** Start Selected excerpt **

CSE 303: Autumn 2006, Assignment 2

Due: Monday 16 October 2006, 2:00pm

Updates

Thursday, October 12: Changed the "Advice and Hints" section to make it more clear what to do with the two image directories.

Assignment Goal

This is an individual assignment in which you will debug a bash script and write a bash script. Problem 2 is more difficult than problem 1.

1. Debug a Bash Script

Get mycat2buggy.sh from the course website. It is a buggy solution to the extra-credit from Assignment 1. Make mycat2.sh by fixing mycat2buggy.sh.

Do not make large changes to the file; try to change as little as possible.
There are 7–8 bugs (depending how you count) that can be fixed by changing, adding, or deleting a total of 16 characters.
Recall mycat2.sh should cat its third-through-last arguments, sending stdout to its first argument and stderr to its second argument (exiting if there are fewer than three arguments or one of the first two arguments is an existing file). If the arguments have repeats (i.e., multiple arguments are the same string), it should cat each file only once.

2. Write a Bash Script

Write a shell script, described below, which creates a web pages containing the original and modified images from another web page.

Motivation

You have joined a research team at UW that is developing face recognition algorithms. A publication deadline is coming up, and the graduate student you are working with needs images as test cases for the system. She has asked you to help her locate them. But there is a problem: the algorithm relies on the ability to detect edges in images, and this research team does not have access to a sophisticated edge detector. The graduate student wants you to collect images from the web and create a new web page that shows each image alongside an edge-detected version of the image. She will look through what you produce in order to find examples that are likely to succeed or likely to fail.

** End Selected excerpt **

### [Written problem]
Pick up the CSE 303 assignment text right after its last sentence and write what comes next.

** Start Listing **

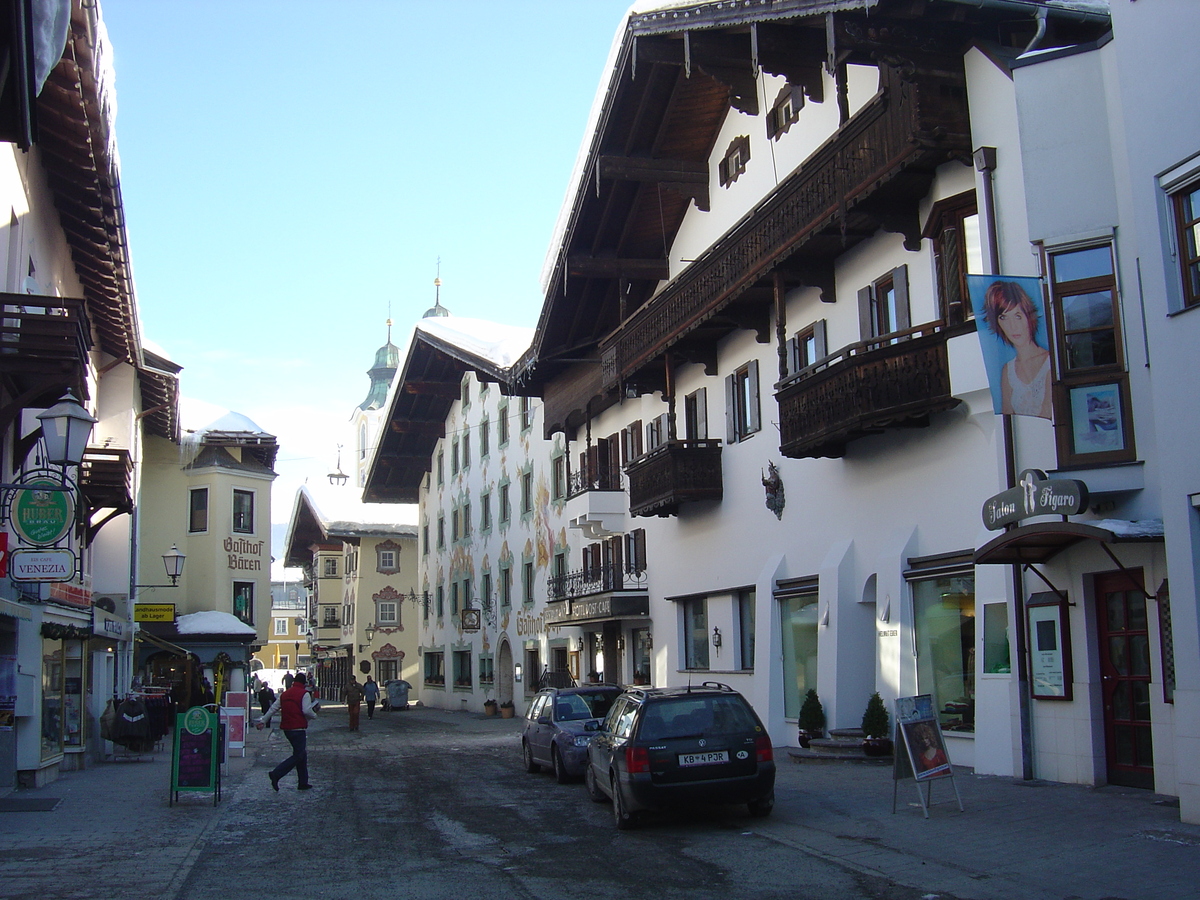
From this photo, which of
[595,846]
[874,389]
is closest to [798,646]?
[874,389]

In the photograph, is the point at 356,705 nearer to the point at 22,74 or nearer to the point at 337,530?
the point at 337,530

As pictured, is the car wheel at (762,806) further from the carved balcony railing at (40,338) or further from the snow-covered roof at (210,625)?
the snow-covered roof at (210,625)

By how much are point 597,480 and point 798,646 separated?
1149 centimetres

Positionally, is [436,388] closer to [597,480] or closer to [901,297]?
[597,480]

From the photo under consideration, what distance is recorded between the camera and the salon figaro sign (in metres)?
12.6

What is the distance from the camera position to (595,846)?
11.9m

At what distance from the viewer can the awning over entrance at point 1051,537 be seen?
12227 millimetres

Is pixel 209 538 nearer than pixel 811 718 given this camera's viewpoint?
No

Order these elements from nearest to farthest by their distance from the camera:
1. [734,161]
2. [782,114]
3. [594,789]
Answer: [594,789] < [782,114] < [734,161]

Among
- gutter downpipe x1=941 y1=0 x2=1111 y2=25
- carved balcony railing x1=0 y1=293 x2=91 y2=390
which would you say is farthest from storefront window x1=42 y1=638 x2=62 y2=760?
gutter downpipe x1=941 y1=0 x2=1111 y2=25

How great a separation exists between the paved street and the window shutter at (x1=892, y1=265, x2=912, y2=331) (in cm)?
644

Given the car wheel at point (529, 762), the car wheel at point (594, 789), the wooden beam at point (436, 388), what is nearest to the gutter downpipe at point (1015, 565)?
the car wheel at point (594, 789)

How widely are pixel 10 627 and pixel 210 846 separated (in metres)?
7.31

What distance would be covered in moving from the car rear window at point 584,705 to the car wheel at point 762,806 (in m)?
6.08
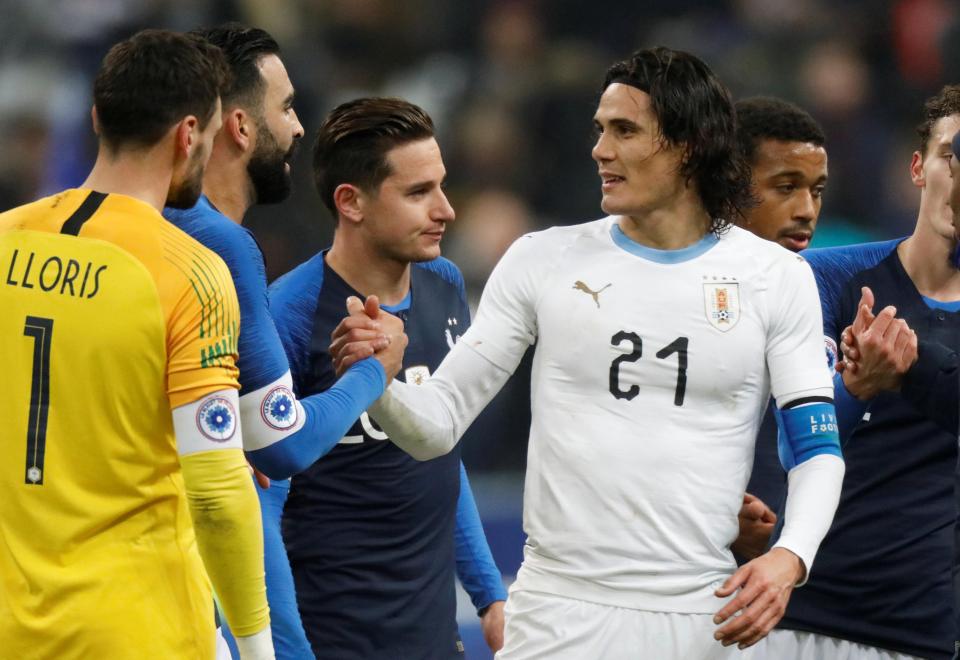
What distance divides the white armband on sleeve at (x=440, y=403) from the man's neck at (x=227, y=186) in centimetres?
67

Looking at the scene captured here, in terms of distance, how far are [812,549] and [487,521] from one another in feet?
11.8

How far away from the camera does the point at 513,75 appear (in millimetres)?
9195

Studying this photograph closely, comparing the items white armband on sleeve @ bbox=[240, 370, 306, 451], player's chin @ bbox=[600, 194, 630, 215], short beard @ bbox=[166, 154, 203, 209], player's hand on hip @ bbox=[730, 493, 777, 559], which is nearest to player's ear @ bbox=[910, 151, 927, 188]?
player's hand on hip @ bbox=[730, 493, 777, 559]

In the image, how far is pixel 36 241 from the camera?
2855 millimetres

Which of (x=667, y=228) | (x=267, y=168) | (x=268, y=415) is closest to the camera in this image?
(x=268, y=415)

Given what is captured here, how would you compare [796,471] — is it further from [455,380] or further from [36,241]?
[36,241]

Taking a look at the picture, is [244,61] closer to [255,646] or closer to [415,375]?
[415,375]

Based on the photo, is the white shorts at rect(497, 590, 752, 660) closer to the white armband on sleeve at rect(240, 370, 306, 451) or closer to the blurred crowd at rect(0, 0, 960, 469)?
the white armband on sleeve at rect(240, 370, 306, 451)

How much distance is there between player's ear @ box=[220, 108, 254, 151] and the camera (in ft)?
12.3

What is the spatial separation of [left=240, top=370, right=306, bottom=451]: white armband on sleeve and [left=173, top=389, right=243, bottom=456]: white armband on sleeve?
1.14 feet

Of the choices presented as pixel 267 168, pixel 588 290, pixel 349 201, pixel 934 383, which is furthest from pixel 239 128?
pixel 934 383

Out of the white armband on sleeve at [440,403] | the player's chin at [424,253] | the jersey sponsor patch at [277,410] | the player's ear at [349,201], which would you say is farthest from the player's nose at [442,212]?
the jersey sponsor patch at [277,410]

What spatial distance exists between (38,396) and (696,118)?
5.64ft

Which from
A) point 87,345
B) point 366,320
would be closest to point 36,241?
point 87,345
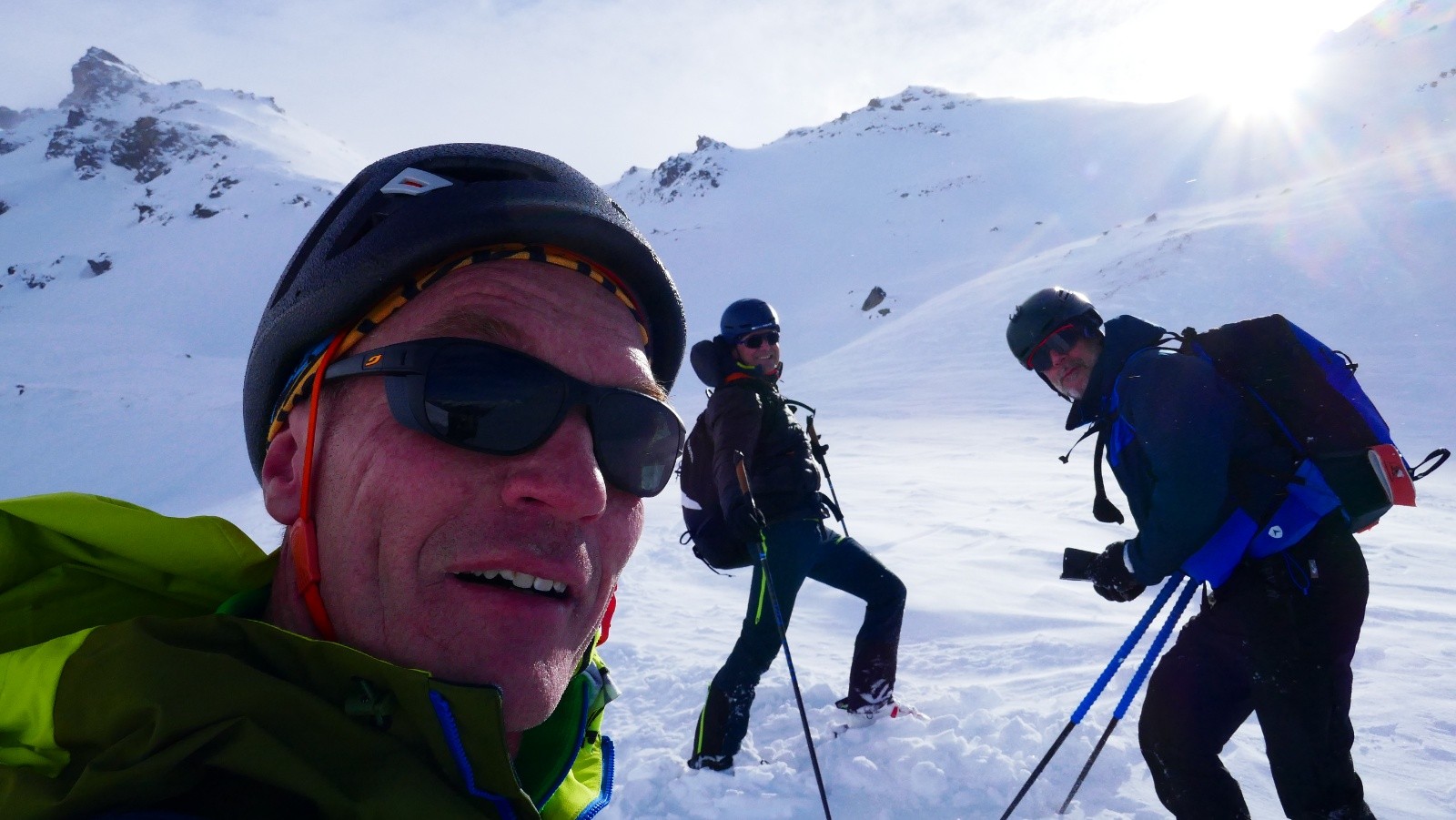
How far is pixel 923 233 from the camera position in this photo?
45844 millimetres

** End Listing **
** Start Listing **

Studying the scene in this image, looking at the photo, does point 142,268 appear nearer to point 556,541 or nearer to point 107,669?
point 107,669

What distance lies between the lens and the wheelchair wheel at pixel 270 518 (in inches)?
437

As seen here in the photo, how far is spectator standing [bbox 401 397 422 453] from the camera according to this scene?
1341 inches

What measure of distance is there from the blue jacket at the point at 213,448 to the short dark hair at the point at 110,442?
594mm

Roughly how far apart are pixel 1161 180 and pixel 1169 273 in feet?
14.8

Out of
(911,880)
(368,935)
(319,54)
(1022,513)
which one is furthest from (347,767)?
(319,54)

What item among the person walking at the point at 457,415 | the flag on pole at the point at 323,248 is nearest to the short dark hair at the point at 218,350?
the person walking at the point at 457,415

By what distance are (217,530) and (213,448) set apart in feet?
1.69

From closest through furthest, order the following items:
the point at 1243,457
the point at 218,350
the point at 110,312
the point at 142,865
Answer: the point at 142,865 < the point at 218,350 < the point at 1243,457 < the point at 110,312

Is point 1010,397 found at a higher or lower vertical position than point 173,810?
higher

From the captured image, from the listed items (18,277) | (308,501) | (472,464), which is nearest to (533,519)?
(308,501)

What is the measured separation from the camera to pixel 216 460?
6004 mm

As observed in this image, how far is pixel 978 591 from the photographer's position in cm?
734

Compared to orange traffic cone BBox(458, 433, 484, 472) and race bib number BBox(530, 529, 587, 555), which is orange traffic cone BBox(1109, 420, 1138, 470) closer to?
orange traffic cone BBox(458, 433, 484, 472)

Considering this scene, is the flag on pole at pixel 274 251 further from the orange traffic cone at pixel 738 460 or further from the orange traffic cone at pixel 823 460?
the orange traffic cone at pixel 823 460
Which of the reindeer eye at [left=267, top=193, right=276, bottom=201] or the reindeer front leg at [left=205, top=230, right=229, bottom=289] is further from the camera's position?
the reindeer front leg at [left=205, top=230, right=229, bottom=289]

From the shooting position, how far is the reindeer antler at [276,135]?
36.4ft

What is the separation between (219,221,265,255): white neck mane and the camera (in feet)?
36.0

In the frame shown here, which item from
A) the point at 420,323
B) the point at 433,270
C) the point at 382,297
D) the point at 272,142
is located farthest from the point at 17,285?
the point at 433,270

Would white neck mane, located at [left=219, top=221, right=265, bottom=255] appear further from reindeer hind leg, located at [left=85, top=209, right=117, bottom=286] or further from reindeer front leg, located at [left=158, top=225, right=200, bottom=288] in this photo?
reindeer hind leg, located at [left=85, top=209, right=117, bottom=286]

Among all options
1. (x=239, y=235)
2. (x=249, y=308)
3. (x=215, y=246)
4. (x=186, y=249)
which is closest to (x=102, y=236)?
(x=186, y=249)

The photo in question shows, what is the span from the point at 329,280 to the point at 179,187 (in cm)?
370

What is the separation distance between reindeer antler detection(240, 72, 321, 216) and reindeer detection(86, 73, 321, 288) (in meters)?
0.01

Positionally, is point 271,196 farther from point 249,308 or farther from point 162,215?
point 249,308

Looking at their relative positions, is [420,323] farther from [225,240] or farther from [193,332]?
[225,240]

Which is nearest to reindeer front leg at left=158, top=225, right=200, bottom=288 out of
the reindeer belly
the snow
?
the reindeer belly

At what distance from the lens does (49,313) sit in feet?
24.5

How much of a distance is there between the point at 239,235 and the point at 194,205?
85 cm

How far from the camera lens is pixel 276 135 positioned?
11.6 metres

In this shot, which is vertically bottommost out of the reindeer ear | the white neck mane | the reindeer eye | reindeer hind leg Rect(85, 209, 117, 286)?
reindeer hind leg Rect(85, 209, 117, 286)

** End Listing **

### [Answer to this exercise]
Approximate Size

The sample solution is 82 lines, including 30 lines that are blank or have only a comment, and another 51 lines that process command-line arguments. The sample is verbose. You should not need significantly more than this to do this assignment.

Specification

Write a script called processImages.sh that does the following.

Takes two arguments. The first is a URL for a web page with images. The second is a name for a new subdirectory. If the script is not given exactly two arguments, exit with an appropriate error message and a return code of 1. If the first argument is a not downloadable URL, exit with an appropriate error message and a return code of 2. If the second argument exists, ask the user before overwriting it. All error messages should be output on stderr.
Creates a new directory (named the second argument) and put all new files in that directory.
Downloads all images in the given web page (the first argument) that can be found in other URLs. Each line of the web page may have multiple image URLs, but you only need to get one of them in this case (it does not matter which one). You may also assume that each image URL has the following properties:
- It begins with "http://"
- It ends with ".jpg"
- It is surrounded by double-quotes.
Create a file index.html inside the new directory that is an HTML file (see separate documentation for a description of HTML and sample output) containing each downloaded pictures next to an edge-detected version of that picture.
Includes a link to the original URL at the top of the web page you output.
You may use other “temporary” files (and probably will use at least two), but delete them
before your script completes. (Note that while debugging it’s helpful not to delete them.)

Advice and Hints

Here is a detailed description of the sample solution, which uses some tricks. On attu, you can use firefox to view HTML. (Use Ctrl-o to open a local file, or supply the file name as a command line argument.)

First, check the number of command-line arguments as usual, using appropriate file-test operators.
Then check that the url is accessible. Use the command wget with the option --spider to do this. The output of this command is ugly, so redirect both stdout and stderr to /dev/null to get rid of it. (You may not want to redirect output while testing.) You can detect whether or not wget was successful by checking its return code. (See the man page on wget for more information on this useful tool.)
Then check to see if the second argument exists and is writable. If it is, Ask the if she wants to overwrite it. Do this in the following way:
- Print a prompt string that explains the situation and asks the user to enter "y" to overwrite the file or "n" to exit.
- Use the read command to get user input. (The -n option is handy for limiting the response to a single character.)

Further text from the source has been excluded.